DESCRIPTION OF THE TASK: Pick up the commentary on Jon Stewart defending the rapper Common against Fox News and keep writing it from its final sentence onward.

EXCERPTED PASSAGE:
---+---

I think Jon Stewart performs a complete tour de force here where he exposes the "Violentizing" of thoughtful, peaceful rapper and poet Common.
Part 1
Part 2
Jon does a great job of first of all that Common isn't advocating violence - he's asking people to turn away from it after giving an example of it. He also draws the parallel of violent imagery such as the kind that Fox news complains about from Common - particularly when Sarah Palin said she was being "misconstrued" when she said "Don't Retreat, Reload".
Anyone remember how Fox News reacted after the shooting of Gabby Giffords and many reporters mentioned this particular piece of "artwork" by one Sarah Palin?
Palin argued then that Democrats have had "Bulleye" maps too - maybe so, but they targeted States (by the DNC for Presidential Primaries) - not PEOPLE.
Hannity: Gov Palin is here to respond to the political fingerpointing
Let's also recall what happened after Sarah's Target Map was released.

---+---

RECORDED INFORMATION:

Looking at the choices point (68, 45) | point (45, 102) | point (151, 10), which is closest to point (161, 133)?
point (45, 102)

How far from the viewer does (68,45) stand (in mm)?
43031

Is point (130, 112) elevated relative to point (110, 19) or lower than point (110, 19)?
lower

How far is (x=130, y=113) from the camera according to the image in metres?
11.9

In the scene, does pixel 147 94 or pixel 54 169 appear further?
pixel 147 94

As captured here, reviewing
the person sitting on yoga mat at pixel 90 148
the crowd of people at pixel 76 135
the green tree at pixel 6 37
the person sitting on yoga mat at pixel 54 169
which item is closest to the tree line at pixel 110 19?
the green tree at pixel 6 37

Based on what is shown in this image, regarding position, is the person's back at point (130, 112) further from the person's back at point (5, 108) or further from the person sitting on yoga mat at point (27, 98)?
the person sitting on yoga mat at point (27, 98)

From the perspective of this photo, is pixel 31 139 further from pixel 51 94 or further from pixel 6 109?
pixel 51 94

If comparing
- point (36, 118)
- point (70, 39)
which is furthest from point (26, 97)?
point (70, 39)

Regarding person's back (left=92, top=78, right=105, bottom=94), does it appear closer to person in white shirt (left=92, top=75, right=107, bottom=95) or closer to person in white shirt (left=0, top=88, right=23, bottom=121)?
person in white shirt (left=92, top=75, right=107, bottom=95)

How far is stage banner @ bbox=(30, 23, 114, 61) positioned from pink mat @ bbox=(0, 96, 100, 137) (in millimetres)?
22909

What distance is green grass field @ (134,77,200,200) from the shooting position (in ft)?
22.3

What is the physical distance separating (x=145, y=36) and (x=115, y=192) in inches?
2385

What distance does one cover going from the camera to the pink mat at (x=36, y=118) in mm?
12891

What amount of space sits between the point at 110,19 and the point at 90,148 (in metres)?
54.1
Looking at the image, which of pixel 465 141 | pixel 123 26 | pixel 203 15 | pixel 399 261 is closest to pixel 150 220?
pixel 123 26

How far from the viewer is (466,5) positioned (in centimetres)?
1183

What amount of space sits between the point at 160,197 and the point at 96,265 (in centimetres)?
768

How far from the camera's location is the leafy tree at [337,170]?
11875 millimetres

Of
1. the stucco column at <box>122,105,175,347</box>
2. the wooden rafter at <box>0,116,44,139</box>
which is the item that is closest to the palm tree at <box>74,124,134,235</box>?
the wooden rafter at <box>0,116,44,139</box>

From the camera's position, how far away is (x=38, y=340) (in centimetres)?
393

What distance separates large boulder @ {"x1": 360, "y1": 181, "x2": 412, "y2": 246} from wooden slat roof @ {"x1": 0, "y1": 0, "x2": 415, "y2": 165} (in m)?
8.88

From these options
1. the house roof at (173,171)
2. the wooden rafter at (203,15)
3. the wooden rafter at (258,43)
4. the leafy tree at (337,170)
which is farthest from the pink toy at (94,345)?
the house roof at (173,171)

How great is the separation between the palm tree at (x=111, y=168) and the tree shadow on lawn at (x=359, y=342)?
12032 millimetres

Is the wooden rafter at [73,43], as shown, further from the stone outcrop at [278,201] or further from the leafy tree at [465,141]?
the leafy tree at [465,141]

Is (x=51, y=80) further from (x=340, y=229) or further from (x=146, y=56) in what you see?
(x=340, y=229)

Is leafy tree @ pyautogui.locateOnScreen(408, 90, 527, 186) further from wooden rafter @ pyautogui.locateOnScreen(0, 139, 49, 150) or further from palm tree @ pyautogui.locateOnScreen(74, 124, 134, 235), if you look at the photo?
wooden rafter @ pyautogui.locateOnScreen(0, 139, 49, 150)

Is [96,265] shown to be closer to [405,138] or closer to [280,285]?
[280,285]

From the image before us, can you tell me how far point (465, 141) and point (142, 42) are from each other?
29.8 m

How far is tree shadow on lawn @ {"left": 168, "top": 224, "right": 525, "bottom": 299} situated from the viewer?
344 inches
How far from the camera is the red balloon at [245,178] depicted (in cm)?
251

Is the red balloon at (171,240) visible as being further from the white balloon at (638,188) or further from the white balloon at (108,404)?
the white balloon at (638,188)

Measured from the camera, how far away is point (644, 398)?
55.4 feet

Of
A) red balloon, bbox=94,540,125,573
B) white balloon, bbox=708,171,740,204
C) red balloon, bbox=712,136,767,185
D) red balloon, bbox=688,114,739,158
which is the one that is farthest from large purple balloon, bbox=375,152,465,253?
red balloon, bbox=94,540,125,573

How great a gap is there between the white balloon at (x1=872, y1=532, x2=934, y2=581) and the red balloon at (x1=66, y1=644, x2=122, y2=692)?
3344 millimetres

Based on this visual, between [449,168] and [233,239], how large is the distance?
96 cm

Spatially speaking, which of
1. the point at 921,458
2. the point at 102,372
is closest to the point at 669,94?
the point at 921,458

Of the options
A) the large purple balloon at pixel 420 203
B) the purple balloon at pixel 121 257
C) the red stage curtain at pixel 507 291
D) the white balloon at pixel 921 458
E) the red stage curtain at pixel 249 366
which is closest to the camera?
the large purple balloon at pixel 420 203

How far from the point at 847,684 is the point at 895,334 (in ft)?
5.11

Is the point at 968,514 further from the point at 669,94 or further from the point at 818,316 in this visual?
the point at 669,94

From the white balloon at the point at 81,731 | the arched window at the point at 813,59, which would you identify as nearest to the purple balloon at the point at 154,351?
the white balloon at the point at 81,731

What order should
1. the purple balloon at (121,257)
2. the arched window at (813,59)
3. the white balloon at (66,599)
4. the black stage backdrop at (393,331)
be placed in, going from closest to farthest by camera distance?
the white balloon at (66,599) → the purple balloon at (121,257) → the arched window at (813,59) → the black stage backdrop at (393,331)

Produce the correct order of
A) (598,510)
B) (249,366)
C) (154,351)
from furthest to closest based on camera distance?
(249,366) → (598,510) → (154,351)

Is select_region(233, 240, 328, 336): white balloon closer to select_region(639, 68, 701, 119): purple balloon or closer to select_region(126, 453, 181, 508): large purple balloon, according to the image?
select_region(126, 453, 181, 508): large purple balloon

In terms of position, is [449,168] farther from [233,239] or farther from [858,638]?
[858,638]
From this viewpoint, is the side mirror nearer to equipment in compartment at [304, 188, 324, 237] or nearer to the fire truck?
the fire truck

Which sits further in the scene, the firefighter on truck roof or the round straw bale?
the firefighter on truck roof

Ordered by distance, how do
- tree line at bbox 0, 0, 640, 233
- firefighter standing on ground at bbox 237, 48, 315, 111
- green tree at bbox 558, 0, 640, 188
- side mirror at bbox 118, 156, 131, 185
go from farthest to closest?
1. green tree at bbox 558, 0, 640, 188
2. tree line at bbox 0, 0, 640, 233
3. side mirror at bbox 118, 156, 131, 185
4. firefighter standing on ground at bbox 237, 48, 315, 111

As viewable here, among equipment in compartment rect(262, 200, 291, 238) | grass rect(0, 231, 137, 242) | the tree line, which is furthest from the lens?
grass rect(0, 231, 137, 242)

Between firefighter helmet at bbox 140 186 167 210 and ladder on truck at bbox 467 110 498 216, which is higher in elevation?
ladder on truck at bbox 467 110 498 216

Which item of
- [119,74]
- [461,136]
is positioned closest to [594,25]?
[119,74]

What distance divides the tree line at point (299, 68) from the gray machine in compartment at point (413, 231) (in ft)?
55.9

---+---

ANSWER FOR THIS EXERCISE:
Vic Snyder (retired, Arkansas-2) received a death threat in the mail in March 2010.
Ann Kirkpatrick (Arizona-1) - her office was attacked in March 2010.
Harry Mitchell (Arizona-5) received several death threats in March 2010.
Betsy Markey (Colorado-4) received several death threats in March 2010.
Suzanne Kosmas (Florida-24) was threatened in March 2010.
Baron Hill (Indiana-9) received several telephone threats in March 2010.
Earl Pomeroy (North Dakota-AL) was threatened in March 2010.
John Boccieri (Ohio-16) received numerous telephone death threats in March 2010.
Kathy Dahlkemper (Pennsylvania-3) was threatened by mail in March 2010.
Tom Perriello (Virginia-5) was threatened in March 2010, including the infamous incident when the gas line was cut at his brother's house; the attacker erroneously thought it was Rep Perriello's house.
Gabrielle Giffords (D-Arizona) had the front window of her office shot out in March.
You can't argue that some DNC map targeting Iowa or Florida directed anyone to get on the phone and start threatening someone's life or vandalize an office because THAT DiDN'T HAPPEN. Yet, nearly half the representatives on Palin's HIT LIST either received death threats or had their offices vandalized, but somehow Sarah think's she's the real victim?
Yeah, right.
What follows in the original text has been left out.